### Passage shown
------------------------------------

Disposition study on locks will be completed over next three years

TIDINGS FILE PHOTO - The Willamette Falls Locks closed in 2011, and a task force has been working all year to facilitate a potential reopening down the road. When the Willamette Falls Locks Task Force met for the first time in January 2016, representatives from a variety of state and local bodies generally agreed that the task force should work toward the eventual reopening of the locks.

How that would happen — particularly given the hesitance of U.S. Army Corps of Engineers (USACE), which owns the locks — was unclear.

The task force spent much of the intervening months trying to answer that question and as the year nears its close, a path forward is beginning to materialize.

The task force last met Sept. 13 to review a proposed plan for the expected three-year period during which the USACE will perform a “disposition study” to determine the future of the locks. The disposition study will provide information on the general condition of the locks, potential repairs needed as well as potential future uses, according to a memo provided to task force members. It would also provide “a federal perspective to the economic costs/benefits of the Locks.”

According to West Linn Mayor Russ Axelrod, who represents the city on the task force, there was a general consensus to move forward with a commission approach, wherein a number of new groups would be formed to work with the USACE throughout the disposition study.

“It was a good meeting,” Axelrod said. “The commission approach was favored by everyone.”

The locks, which first opened in 1873 adjacent to the future location of the West Linn Paper Company, were once an oft-used pathway on the Willamette River for freightage and recreation alike. They were closed in 2011, with the USACE citing “extensive corrosion” and a lack of proper funding to keep the locks open for operation.

------------------------------------

(Spatial question listing)

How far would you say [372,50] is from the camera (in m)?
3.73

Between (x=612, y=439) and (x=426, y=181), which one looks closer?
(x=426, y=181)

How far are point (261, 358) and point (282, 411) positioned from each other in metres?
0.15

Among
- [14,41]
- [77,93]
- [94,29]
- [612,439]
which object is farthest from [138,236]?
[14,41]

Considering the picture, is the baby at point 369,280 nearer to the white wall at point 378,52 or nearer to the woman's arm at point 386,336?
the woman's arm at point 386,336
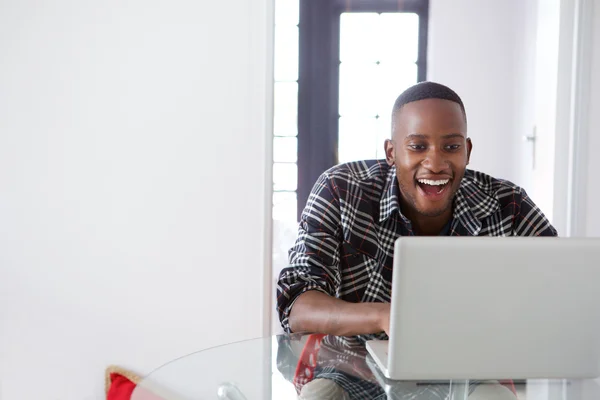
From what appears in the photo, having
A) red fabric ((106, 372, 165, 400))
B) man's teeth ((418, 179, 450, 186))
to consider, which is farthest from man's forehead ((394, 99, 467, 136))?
red fabric ((106, 372, 165, 400))

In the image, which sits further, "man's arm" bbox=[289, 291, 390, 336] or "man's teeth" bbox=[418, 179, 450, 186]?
"man's teeth" bbox=[418, 179, 450, 186]

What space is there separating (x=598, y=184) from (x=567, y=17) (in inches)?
25.4

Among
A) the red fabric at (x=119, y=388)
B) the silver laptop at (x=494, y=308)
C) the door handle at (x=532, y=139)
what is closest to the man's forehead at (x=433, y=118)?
the silver laptop at (x=494, y=308)

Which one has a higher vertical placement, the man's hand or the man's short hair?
the man's short hair

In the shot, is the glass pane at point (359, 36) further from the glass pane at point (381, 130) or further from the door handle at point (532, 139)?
the door handle at point (532, 139)

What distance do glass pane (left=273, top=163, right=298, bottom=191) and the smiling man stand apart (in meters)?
0.77

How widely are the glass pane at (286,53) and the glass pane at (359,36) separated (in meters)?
0.18

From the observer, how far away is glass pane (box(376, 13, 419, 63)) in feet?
8.40

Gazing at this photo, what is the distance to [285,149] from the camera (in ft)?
8.36

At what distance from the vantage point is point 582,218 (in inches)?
104

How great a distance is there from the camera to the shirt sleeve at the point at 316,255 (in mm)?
1609

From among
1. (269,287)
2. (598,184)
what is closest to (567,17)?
(598,184)

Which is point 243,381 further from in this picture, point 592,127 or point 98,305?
point 592,127

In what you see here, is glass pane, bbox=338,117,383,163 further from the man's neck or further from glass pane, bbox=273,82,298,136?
the man's neck
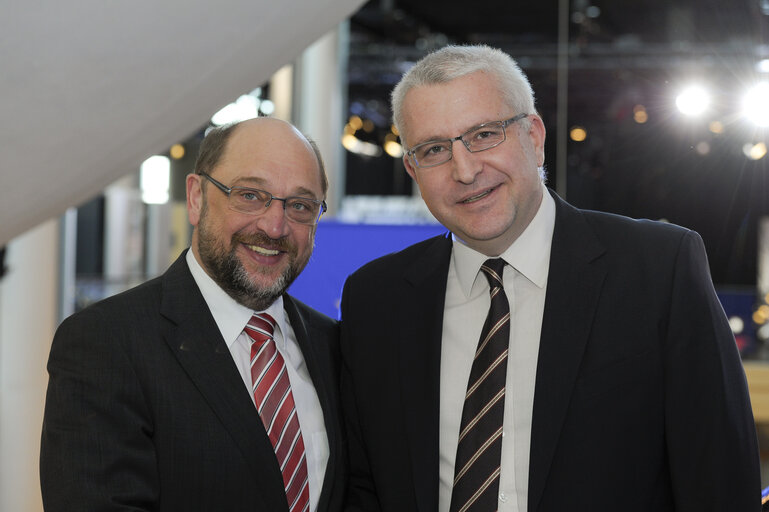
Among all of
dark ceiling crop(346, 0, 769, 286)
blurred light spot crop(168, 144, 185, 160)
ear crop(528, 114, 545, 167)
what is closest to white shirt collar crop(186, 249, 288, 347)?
ear crop(528, 114, 545, 167)

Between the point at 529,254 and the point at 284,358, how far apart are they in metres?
0.60

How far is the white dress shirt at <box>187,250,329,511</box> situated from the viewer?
180 cm

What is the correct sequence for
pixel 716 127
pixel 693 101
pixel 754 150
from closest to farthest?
1. pixel 754 150
2. pixel 716 127
3. pixel 693 101

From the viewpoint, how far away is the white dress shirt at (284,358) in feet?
5.90

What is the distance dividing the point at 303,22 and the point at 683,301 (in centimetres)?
113

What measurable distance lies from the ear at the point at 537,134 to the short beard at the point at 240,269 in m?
0.60

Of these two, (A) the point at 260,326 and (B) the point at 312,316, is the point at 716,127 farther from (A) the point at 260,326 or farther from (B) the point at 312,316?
(A) the point at 260,326

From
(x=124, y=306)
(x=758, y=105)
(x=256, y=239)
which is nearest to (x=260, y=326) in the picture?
(x=256, y=239)

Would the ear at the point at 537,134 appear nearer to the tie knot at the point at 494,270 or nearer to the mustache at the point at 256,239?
the tie knot at the point at 494,270

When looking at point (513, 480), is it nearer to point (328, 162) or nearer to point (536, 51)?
point (536, 51)

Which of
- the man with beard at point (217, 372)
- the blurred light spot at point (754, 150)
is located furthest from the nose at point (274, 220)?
the blurred light spot at point (754, 150)

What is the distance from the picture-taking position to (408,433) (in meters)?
1.78

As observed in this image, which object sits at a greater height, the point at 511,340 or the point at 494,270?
the point at 494,270

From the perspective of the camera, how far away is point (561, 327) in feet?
5.54
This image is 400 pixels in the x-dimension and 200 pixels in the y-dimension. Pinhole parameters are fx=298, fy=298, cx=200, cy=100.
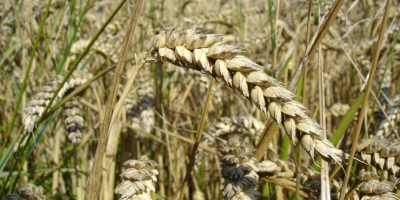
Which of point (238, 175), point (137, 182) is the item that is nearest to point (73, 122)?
point (137, 182)

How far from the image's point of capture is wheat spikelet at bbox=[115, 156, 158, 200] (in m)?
0.64

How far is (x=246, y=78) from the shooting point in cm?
54

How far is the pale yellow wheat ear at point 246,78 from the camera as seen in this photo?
0.48 m

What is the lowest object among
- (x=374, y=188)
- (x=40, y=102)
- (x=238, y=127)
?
(x=374, y=188)

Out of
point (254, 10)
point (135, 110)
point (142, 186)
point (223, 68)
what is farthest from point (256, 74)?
point (254, 10)

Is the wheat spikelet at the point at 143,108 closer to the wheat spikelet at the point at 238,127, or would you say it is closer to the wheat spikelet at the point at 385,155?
the wheat spikelet at the point at 238,127

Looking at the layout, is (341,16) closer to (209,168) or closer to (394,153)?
(209,168)

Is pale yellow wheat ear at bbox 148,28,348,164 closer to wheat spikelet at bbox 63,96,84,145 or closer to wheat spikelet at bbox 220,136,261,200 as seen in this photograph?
wheat spikelet at bbox 220,136,261,200

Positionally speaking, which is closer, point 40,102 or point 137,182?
point 137,182

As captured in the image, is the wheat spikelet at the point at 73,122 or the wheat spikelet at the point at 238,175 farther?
the wheat spikelet at the point at 73,122

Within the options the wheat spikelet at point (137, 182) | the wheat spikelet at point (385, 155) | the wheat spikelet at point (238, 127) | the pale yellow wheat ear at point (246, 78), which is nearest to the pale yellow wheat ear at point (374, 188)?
the wheat spikelet at point (385, 155)

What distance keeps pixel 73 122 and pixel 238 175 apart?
68cm

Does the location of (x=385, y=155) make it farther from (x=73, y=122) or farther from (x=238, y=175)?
(x=73, y=122)

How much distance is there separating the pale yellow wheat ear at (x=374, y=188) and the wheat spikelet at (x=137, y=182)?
1.55 feet
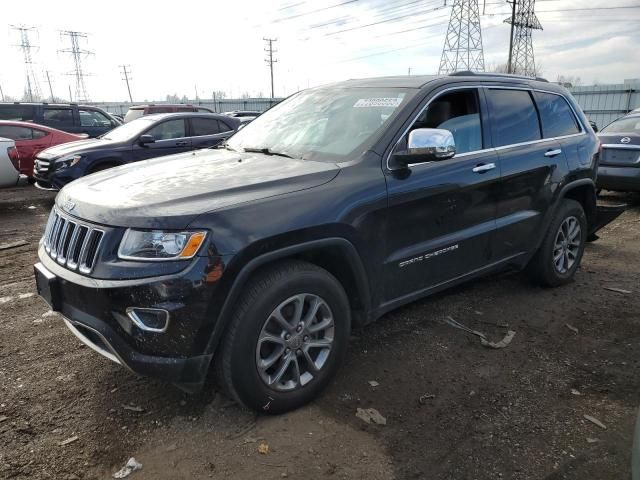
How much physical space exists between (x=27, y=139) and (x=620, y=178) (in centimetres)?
1087

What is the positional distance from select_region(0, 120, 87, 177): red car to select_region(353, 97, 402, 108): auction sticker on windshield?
28.0ft

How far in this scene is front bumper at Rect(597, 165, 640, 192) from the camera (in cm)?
838

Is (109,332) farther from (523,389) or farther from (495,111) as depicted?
(495,111)

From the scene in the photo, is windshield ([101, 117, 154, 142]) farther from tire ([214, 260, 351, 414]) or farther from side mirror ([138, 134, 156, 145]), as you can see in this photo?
tire ([214, 260, 351, 414])

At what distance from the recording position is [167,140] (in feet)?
30.5

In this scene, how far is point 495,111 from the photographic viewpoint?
4059 millimetres

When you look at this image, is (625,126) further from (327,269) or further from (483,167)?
(327,269)

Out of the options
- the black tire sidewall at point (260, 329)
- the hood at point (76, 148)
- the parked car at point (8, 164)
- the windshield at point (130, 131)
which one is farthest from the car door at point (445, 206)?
the parked car at point (8, 164)

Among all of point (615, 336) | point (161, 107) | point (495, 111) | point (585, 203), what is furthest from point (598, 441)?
point (161, 107)

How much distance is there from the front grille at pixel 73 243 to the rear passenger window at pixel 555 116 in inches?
149

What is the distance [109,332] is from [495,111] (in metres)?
3.23

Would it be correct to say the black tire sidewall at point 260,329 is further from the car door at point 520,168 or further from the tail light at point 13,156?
the tail light at point 13,156

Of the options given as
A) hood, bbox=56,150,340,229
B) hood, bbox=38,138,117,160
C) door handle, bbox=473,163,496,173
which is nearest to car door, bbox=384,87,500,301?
door handle, bbox=473,163,496,173

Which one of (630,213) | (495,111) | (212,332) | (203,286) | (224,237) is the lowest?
(630,213)
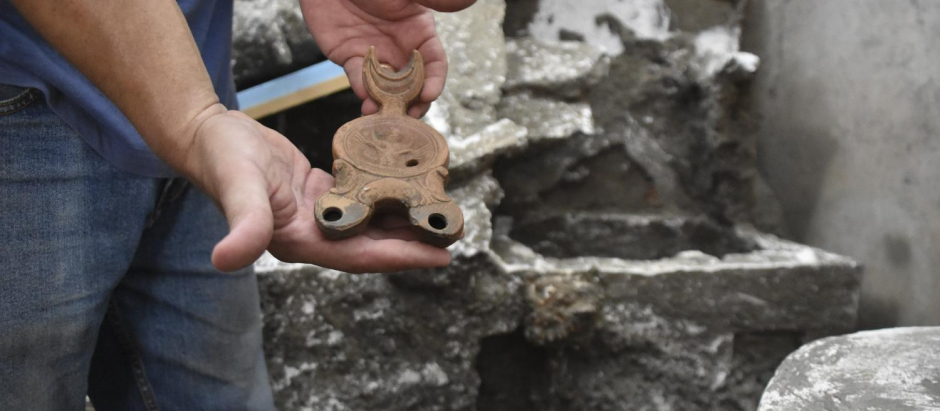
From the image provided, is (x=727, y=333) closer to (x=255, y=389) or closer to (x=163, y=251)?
(x=255, y=389)

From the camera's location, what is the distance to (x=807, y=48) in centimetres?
216

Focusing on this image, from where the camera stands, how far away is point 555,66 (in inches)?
77.4

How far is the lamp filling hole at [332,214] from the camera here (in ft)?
2.36

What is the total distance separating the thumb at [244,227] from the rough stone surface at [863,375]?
0.56m

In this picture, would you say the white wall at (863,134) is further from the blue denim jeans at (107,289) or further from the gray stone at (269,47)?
the blue denim jeans at (107,289)

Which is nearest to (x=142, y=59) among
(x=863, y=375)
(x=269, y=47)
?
(x=863, y=375)

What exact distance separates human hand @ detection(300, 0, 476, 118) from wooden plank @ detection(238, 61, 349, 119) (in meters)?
0.55

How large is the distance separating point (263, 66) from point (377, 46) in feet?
2.21

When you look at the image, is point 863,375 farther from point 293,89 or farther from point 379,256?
point 293,89

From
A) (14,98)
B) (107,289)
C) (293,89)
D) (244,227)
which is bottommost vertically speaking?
(293,89)

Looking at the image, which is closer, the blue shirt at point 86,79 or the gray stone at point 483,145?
the blue shirt at point 86,79

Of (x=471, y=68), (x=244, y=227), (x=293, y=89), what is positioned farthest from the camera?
(x=471, y=68)

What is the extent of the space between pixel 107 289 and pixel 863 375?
34.0 inches

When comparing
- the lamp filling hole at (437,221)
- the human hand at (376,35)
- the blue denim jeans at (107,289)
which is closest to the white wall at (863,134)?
the human hand at (376,35)
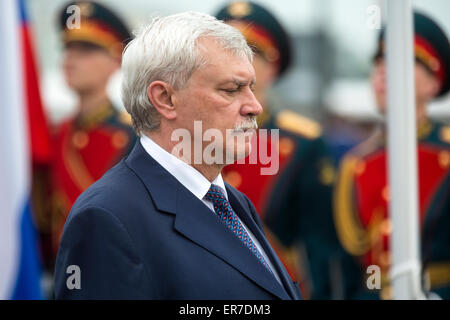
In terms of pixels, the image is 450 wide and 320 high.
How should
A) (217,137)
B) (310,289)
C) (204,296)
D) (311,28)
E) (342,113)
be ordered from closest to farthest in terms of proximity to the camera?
(204,296)
(217,137)
(310,289)
(311,28)
(342,113)

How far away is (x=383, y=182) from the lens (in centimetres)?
469

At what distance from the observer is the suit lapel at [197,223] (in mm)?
1897

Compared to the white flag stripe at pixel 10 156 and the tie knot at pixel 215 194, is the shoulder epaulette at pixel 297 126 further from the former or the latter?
the tie knot at pixel 215 194

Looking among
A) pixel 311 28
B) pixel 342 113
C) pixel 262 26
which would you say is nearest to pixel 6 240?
pixel 262 26

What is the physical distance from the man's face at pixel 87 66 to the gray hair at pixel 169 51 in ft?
11.0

------------------------------------

Reproduce everything from "Disposition study on" down to "beginning to materialize." in the locks article above, word for word.

### Task answer
Disposition study on locks will be completed over next three years

TIDINGS FILE PHOTO - The Willamette Falls Locks closed in 2011, and a task force has been working all year to facilitate a potential reopening down the road. When the Willamette Falls Locks Task Force met for the first time in January 2016, representatives from a variety of state and local bodies generally agreed that the task force should work toward the eventual reopening of the locks.

How that would happen — particularly given the hesitance of U.S. Army Corps of Engineers (USACE), which owns the locks — was unclear.

The task force spent much of the intervening months trying to answer that question and as the year nears its close, a path forward is beginning to materialize.